Congolese-South African actor

Richard Lukunku (born 29 May 1986) is a Congolese–South African actor who played the character of Joshua on Black Sails.

== Early life ==
Lukunku moved to South Africa with his family as a child. He cultivated an early interest in performance art and went on to earn a Bachelor of Arts in Live Performance from AFDA, The School for the Creative Economy, in Johannesburg. Lukunku speaks six languages—English, Afrikaans, Setswana, Zulu, French and Swahili—which has helped him take on a diverse range of roles.

== Career ==

=== 2010–2013: Early South African television ===
Lukunku made his on-screen debut in the crime drama Inkaba, followed by a starring role as Detective Phaka in Mshika-shika (2012). He appeared in the telenovela Ashes to Ashes, earning a SAFTA nomination for Best Actor in a TV Soap/Telenovela in 2016.

=== 2014–2017: International break and feature films ===
In 2014, he joined the main cast of the Starz series Black Sails as Joshua, a role he held for two seasons. He went on to portray Patrice Lumumba in the Michael Bay-produced film The Siege of Jadotville (2016) and featured in the romantic comedy Happiness Is a Four-letter Word (2016) and its 2020 sequel. His film credits also include The Lucky Specials (2017).

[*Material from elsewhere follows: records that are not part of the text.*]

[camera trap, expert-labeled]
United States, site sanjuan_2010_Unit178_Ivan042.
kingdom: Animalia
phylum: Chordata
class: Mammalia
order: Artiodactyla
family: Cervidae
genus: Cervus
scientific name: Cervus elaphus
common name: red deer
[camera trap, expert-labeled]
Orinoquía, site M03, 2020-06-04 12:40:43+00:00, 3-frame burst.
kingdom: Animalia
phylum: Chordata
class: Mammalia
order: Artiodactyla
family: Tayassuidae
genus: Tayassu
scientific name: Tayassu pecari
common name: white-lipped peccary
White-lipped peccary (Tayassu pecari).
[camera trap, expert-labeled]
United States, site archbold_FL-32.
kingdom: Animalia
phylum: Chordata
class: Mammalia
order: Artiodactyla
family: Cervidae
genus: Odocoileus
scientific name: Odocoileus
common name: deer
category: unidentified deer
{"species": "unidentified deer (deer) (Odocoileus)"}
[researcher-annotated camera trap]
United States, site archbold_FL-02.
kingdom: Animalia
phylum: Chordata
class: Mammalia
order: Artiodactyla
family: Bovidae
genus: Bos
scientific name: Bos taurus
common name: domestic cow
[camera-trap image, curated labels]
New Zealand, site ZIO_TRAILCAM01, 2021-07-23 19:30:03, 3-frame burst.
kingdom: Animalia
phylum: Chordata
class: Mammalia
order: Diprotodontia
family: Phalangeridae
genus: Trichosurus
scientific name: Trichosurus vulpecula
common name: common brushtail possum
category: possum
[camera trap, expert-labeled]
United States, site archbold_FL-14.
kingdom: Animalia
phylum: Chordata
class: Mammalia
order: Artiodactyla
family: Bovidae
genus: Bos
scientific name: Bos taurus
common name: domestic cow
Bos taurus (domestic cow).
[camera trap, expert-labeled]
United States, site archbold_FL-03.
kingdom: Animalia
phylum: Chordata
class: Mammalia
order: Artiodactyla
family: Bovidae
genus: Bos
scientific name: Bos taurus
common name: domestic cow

=== 2018–present: Leading roles and fantasy epics ===
Back in South Africa, Lukunku landed a leading part on the long-running SABC3 drama Isidingo (2023–present). In 2022 he starred as Senator Jabari in Showmax’s fantasy epic Blood Psalms, which earned multiple award nominations on the continent. He appeared in the television shows "The Looming Tower" and "The Girl from St. Agnes", "Blood Plasms" and "Professionals".

== Personal life ==
Lukunku is married to actress and director Nozipho Nkelemba; the couple have two children. In 2023, the two were reported to have been separated. His multilingual fluency (six languages) is frequently highlighted in interviews as key to his versatility.

== Filmography ==

=== Television ===
- Inkaba
- Mshika-shika
- Ashes to Ashes
- The Mirage of Life
- The Quest
- Rhythm City
- Isidingo
- The road
- Trueuground
- The Girl from St. Agnes
- Strike Back
- Flight of the Stocks
- Black Sails

=== Films ===

- Happiness is a Four-Letter Word
- Blink
- Night Drive
- History of America
- Superhelde
- Invisible Children
- Skyf the Movie
- Mister BOB
- Thina Sobabili
- The Siege of Jadotville
- Black Sails
- Zama Zama

== Awards and nominations ==
- Richard Lukunku was nominated for a Golden Horn Award in 2013
- Nominated for Best supporting Actor in 2016
- African Movie Academy Awards (AMAA) in 2018.